Pauling’s Rules grew from an understanding of chemistry and physics, but also involved
a new passion of Pauling’s: model building. His interest in the structure of molecules
led naturally to an approach based on the visualization of those structures. Pauling
thought of molecules in three dimensions. While in Germany he had seen some elegant
models of molecules made of wooden balls and wires, and he brought home an understanding
of the value of accurate model-building.
In his attack on complex crystal structures, Pauling combined his Rules with model-building.
He knew for example that oxygen atoms in crystals often formed an octahedron, a cube-shaped
arrangement, with other elements. Carbon formed tetrahedra. Sodium and chlorine took
a cube-shaped arrangements in table salt. With these basic building-block shapes in
mind, Pauling used his Rules to determine how they fit together, whether they shared
a side or a face or a point.
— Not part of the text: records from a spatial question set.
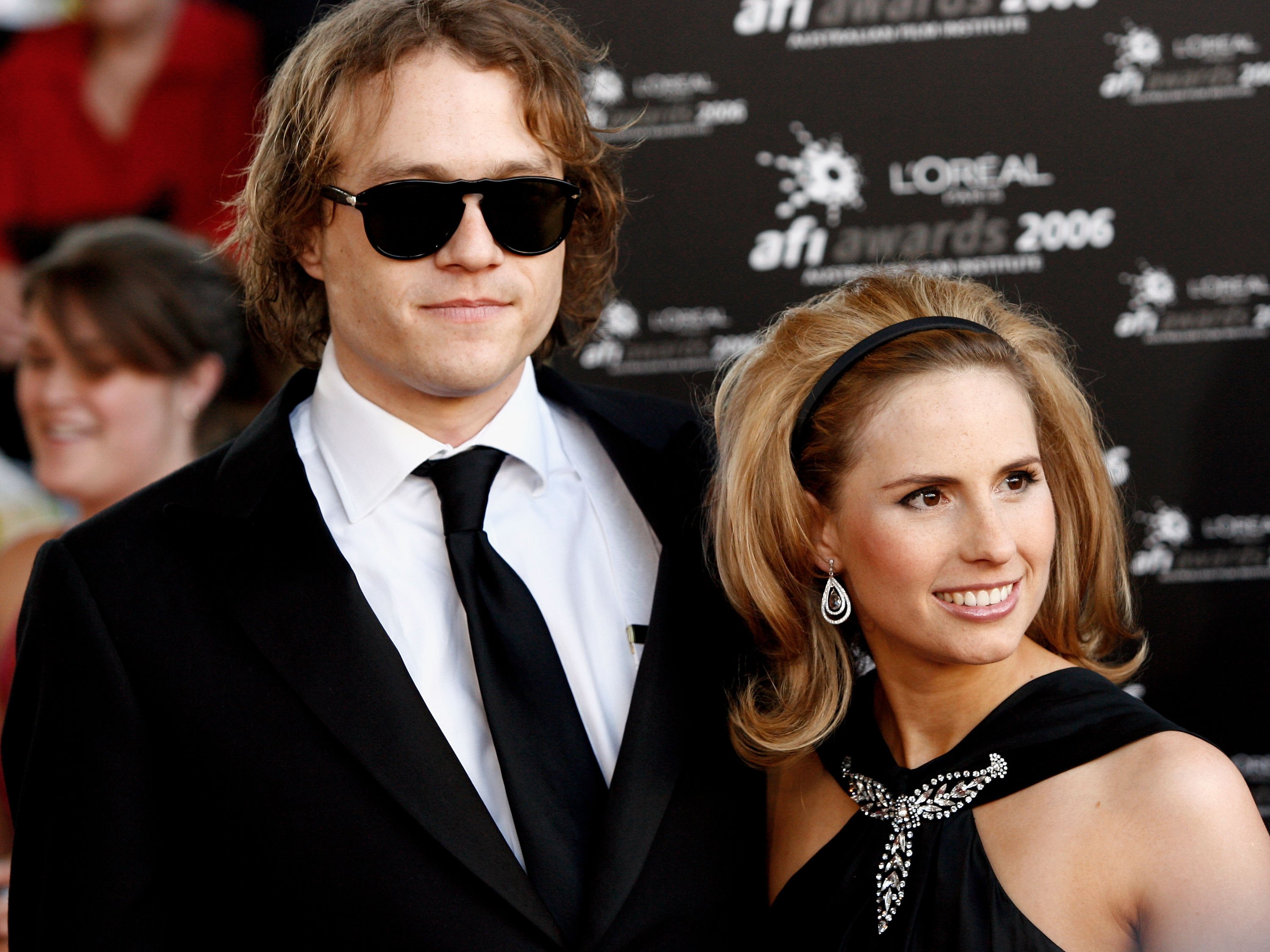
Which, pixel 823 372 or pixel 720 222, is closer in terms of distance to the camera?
pixel 823 372

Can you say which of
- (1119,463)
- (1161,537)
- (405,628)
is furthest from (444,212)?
(1161,537)

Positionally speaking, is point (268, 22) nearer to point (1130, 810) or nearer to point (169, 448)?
point (169, 448)

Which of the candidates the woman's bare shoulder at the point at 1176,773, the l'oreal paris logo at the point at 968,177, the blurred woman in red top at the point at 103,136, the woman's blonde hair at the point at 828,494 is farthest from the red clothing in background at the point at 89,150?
the woman's bare shoulder at the point at 1176,773

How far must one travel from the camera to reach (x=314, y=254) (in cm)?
235

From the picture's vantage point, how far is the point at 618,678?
211 centimetres

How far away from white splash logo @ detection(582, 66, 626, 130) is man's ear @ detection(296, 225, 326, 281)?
4.83 ft

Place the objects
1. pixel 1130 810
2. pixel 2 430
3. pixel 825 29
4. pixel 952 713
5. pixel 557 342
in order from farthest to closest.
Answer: pixel 2 430 → pixel 825 29 → pixel 557 342 → pixel 952 713 → pixel 1130 810

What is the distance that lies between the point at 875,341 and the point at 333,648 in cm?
100

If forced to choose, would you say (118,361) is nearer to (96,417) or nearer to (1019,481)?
(96,417)

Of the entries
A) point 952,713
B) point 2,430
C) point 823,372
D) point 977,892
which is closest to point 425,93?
point 823,372

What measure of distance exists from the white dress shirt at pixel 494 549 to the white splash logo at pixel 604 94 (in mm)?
1568

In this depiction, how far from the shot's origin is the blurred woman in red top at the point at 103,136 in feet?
12.7

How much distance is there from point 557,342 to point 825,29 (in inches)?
55.7

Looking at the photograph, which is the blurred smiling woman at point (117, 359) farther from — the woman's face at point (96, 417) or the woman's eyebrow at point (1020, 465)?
the woman's eyebrow at point (1020, 465)
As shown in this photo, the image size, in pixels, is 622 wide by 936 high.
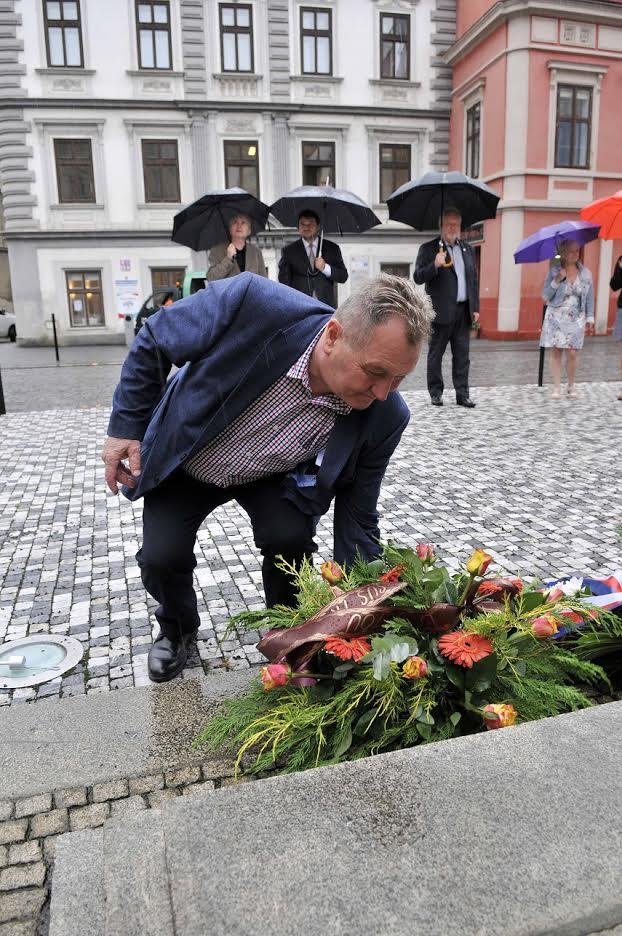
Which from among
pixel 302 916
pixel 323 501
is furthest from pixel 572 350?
pixel 302 916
He began doodling pictures and then, with Ava Helen’s
help, started folding three-dimensional shapes out of paper and sewing them together.
These paper models helped him tremendously: He could now see what fit and what did
not, and could try new combinations again and again.
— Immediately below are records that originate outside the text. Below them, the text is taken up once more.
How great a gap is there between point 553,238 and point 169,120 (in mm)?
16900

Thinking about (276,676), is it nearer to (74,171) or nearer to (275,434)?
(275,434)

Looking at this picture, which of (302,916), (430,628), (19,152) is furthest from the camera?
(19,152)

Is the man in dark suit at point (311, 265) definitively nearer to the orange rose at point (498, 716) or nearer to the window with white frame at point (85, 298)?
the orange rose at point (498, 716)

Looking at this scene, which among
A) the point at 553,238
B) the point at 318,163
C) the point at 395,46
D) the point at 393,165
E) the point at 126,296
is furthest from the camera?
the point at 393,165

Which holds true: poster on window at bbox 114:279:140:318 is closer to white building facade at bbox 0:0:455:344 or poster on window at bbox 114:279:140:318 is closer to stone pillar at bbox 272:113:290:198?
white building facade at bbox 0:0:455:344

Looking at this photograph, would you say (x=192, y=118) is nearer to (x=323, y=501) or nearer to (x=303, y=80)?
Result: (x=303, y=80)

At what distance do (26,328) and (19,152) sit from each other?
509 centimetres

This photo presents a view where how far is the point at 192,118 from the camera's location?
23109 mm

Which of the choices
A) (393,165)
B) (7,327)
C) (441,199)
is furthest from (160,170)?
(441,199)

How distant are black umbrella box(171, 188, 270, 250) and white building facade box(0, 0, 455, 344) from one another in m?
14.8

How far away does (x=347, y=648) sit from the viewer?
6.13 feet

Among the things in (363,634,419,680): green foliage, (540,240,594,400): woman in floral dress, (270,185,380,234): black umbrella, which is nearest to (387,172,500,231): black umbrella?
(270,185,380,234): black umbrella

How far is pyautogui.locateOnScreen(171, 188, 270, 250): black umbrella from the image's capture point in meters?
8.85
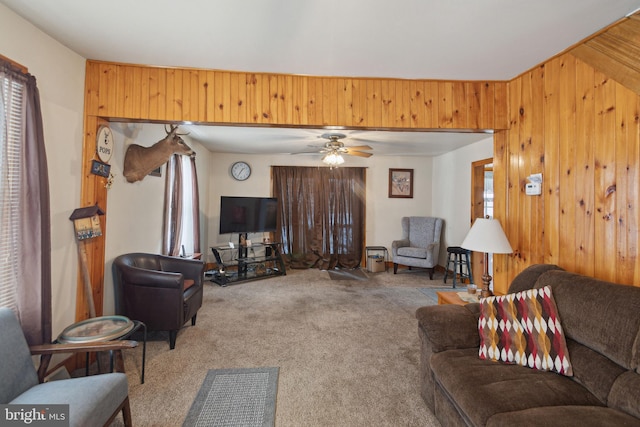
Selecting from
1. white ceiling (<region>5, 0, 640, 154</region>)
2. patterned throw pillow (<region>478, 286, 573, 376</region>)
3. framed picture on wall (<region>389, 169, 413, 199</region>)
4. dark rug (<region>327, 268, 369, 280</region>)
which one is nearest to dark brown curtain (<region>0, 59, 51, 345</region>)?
white ceiling (<region>5, 0, 640, 154</region>)

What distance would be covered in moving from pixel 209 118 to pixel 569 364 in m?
3.00

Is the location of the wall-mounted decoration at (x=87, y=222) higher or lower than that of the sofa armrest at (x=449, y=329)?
higher

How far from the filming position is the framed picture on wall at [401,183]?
628cm

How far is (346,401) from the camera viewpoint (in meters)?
1.95

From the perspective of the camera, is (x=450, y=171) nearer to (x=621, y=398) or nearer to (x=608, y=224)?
(x=608, y=224)

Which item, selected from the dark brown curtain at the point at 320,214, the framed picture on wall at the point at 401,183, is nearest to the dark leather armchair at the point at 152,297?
the dark brown curtain at the point at 320,214

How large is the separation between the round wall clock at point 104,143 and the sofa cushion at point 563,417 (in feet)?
10.6

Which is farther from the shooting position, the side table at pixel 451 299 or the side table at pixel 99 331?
the side table at pixel 451 299

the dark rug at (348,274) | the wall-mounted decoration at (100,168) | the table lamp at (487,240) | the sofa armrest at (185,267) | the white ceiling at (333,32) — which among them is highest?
the white ceiling at (333,32)

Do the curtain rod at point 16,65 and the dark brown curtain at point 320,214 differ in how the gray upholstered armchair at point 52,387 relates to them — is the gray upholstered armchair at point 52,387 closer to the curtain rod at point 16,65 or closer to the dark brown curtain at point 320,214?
the curtain rod at point 16,65

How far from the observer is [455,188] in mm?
5418

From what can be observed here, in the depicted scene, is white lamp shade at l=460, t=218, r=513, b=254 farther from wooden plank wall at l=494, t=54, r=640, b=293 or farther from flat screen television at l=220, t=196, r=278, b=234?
flat screen television at l=220, t=196, r=278, b=234

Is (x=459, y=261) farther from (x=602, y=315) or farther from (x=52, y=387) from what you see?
(x=52, y=387)

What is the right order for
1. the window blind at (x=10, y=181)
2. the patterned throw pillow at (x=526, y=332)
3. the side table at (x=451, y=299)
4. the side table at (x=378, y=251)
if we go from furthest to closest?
1. the side table at (x=378, y=251)
2. the side table at (x=451, y=299)
3. the window blind at (x=10, y=181)
4. the patterned throw pillow at (x=526, y=332)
The models were made painstakingly, using what was known about the sizes of atoms
and ions, fitting what was known about bond lengths and angles from x-ray crystallography
studies, matching the dictates of Pauling’s Rules.
When he created a model that seemed to fit all the data, he could work backwards,
judging what sort of complex x-ray pattern his model might create instead of using
the x-ray pattern to determine the structure.
In later years, Pauling frequently collaborated with a talented artist named Roger Hayward to illustrate Pauling's ideas on the shapes and orientations of atoms and molecules.